La tendance générale des politiques publiques, de l’accompagnement social jusqu’à la rénovation urbaine2, est d’uniformiser les façons de vivre des personnes en imposant de nombreuses normes. Aussi attentionnés que nous soyons, nous ne repérons souvent que les capacités que nous savons reconnaître au prisme de nos propres références culturelles. Certains savoirs sont ignorés du fait de notre incapacité à les voir.
Nous ne repérons souvent que les capacités que nous savons reconnaître au prisme de nos propres références culturelles.
Peut-être connaissons-nous quelques méthodes pour développer le pouvoir d’agir des personnes, mais nous en saisissons mal la matière même : celle d’un exercice plein et entier des droits culturels. Car nombre d’inégalités et d’injustices viennent du manque des conditions nécessaires pour pouvoir interagir avec ce qui nous entoure. Des liens semblent coupés, entraînant des ruptures, des enfermements, des exclusions. Il nous faut penser les politiques publiques comme des écosystèmes. Et les droits culturels ont ainsi une double fonction : ils posent la nécessité de reconnaître chacun dans les références culturelles dont il est porteur, mais aussi la nécessité pour toute personne d’interagir avec la diversité des ressources qui l’entoure.
1 « Le contrat adultes-relais permet à certaines personnes éloignées de l’emploi d’assurer des missions de médiation sociale et culturelle de proximité, dans le cadre d’un contrat d’insertion », selon certaines conditions d’âge et de résidence. « L’employeur doit être une administration, une association ou une entreprise privée chargée de la gestion d’un service public. » (Source : www.service-public.fr) [NDLR].

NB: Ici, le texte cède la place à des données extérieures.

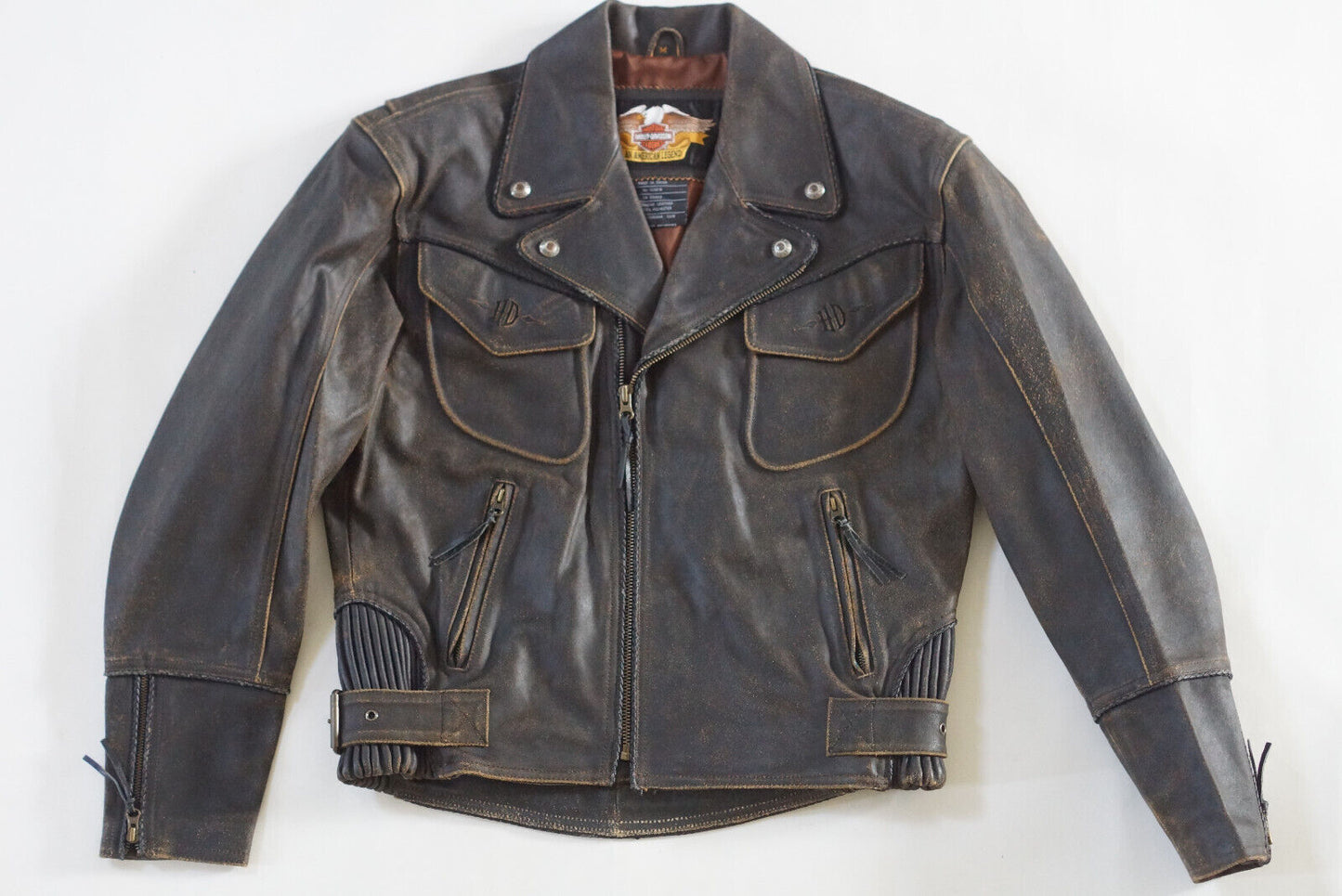 Harley Davidson Men's Billings Distressed Brown Leather Jacket Winged HD Logo Size Medium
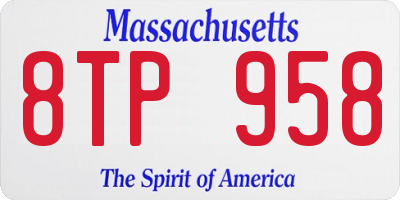 MA license plate 8TP958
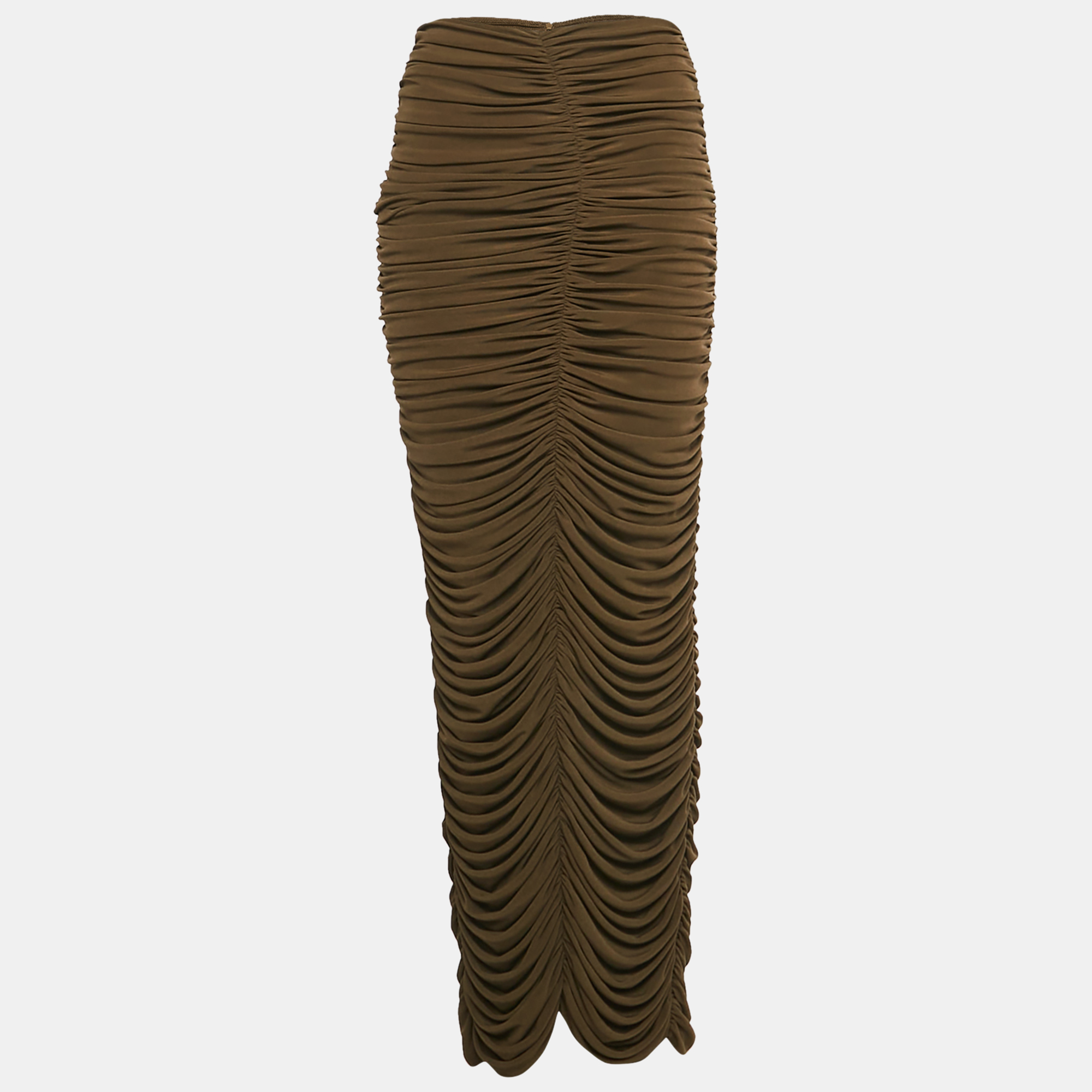 Click to view more detailed imagery on our partner's website Pre-owned Chats By C.dam Chat's By C.dam Brown Jersey Ruche Maxi Skirt S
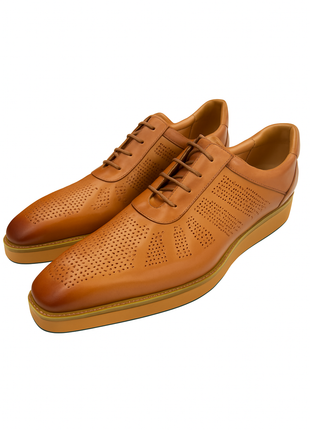 VQ Signature Lorenzo Mens Tan Lace-Up Leather Casual Shoes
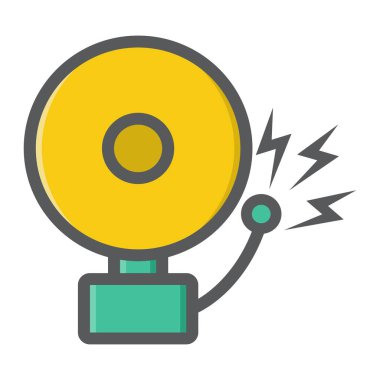 Yangın alarm renkli satırı simgesi, davetsiz misafir alarmı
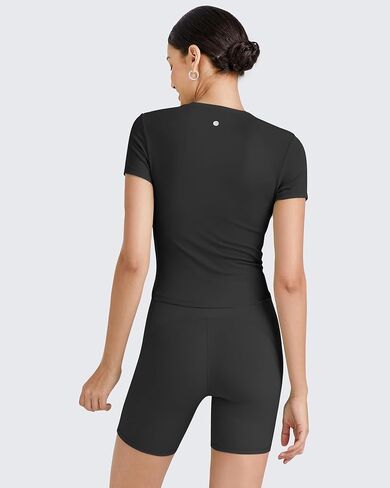 G4Free BareFeel Womens Workout Tops Short Sleeve Half Zip Slim Fit Athletic Shirts Gym Running Yoga Slight Crop Tshirts in Saudi Arabia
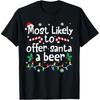 Lustiges Trinken Weihnachten Weihnachtsmann Bier Weihnachtsbeleuchtung T-Shirts Herren Baumwolle Humor Streetwear T-Shirt Kurzarm Unisex Lockere Kleidung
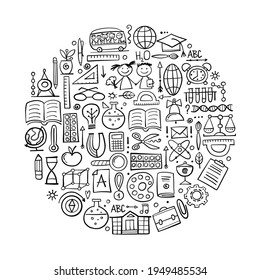 Back to School. Icons set. Art Background for your design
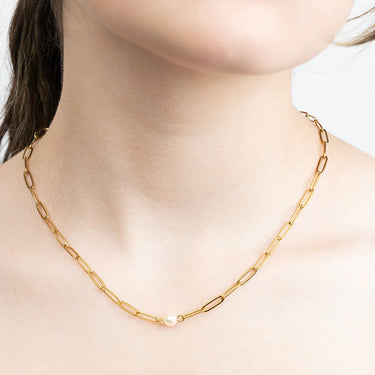 Gold Paperclip Necklace With Pearl 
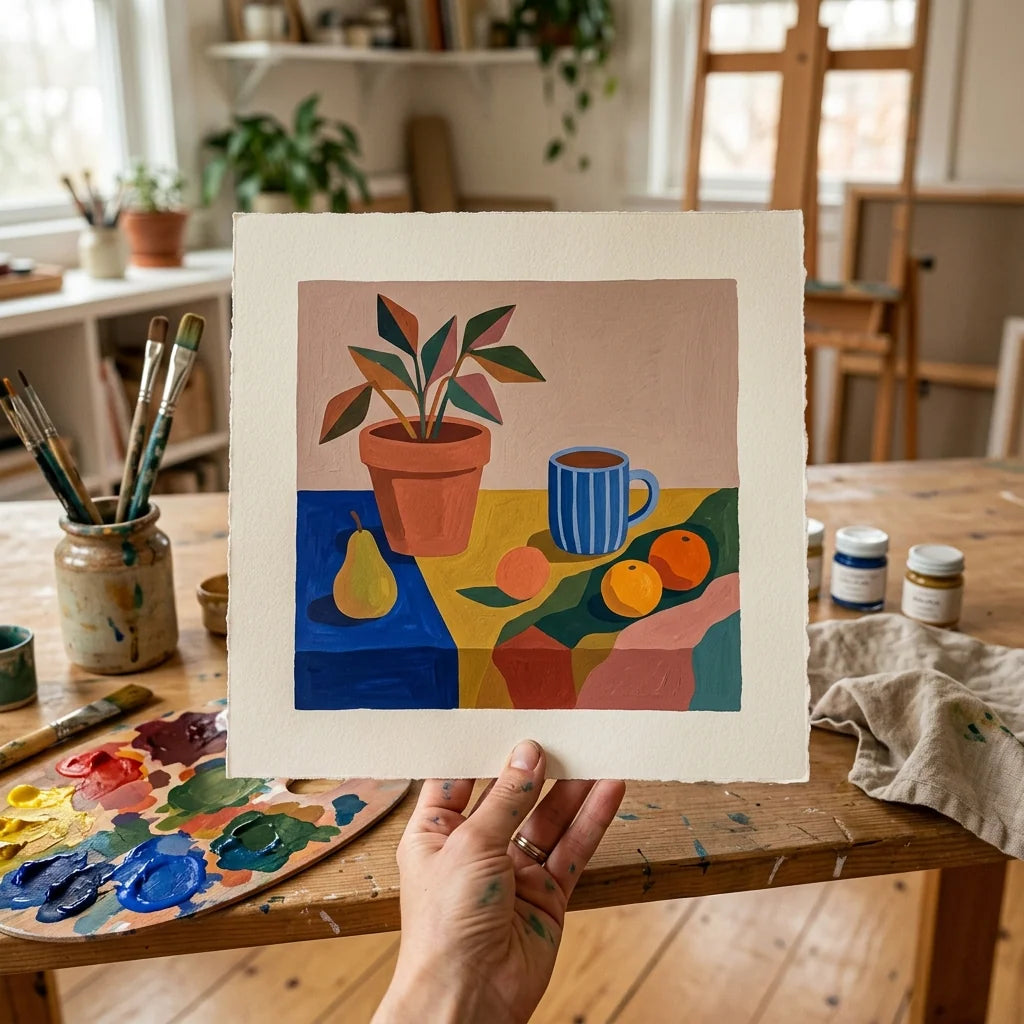 A gouache illusztráció szárad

2 Depuis 2018, à Marseille, Clichy-sous-Bois, Saint-Denis, dans le 19e arrondissement de Paris et à Saint-Pol-sur-Mer, Réseau culture 21 mène une recherche-action sur la participation des habitants à la rénovation urbaine et sur les enjeux de diversité et de cohabitation dans l’espace public. Les premiers résultats soulignent combien les politiques de rénovation urbaine et de relogement relèvent encore d’une gestion de « masse », avec trop peu de considération pour l’histoire, les mémoires et les modes de vie des personnes.